The film was released in select theaters and on VOD and iTunes on August 26, 2016, by ITN Distribution. It received negative reviews from critics.

==Plot==
Tyler and his mother Laura are recent arrivals in town. As the new kid in the local high school, Tyler is soon torn, being drawn in one direction by the local rebel Indrid, and in another by Paige, a sweet girl who tutors some of the local students.

==Cast==
- Mason Dye as Tyler
- Ryan Munzert as Indrid
- Katherine McNamara as Paige
- Anthony Michael Hall as Mr.
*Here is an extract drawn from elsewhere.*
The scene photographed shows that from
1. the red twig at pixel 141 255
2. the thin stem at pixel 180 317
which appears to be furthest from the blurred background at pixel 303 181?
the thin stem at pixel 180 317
Stevenson
- Amy Carlson as Laura
- Tyler Elliot Burke as Matt
- Esther Zyskind as Angela
- Ryan Boudreau as Steve
- Michael Nikolich as Wesley
- Anthony Del Negro as Brian
- Tyler Garamella as Josh
- Anna Friedman as Samantha
- Catherine Missal as Tiffany
- Makenzie Hughes as Catherine
- Camilla Mendes as Celest Hugh

==Reception==
Michael Rechtshaffen of the Los Angeles Times described the film as "a stiffly heavy-handed, drawn-out, faith-based drama about a Christ-like teen struggling to find his true path." John DeFore of The Hollywood Reporter wrote, "This debut feature plays like a glum after-school special whose jealousies and painful secrets project little heat" and "Munzert tries hard in this thin role, but the cast in general looks too bored to justify Indrid's rage." Meanwhile, Ayurella Horn-Muller of Film Threat stated, "One of the key issues with this movie is the direction. All 120 minutes feels downright unnatural. […] Natural Selections only saving grace is its young cast. Munzert's dark tortured take on Indrid is easily one of the main reasons to watch through to the end."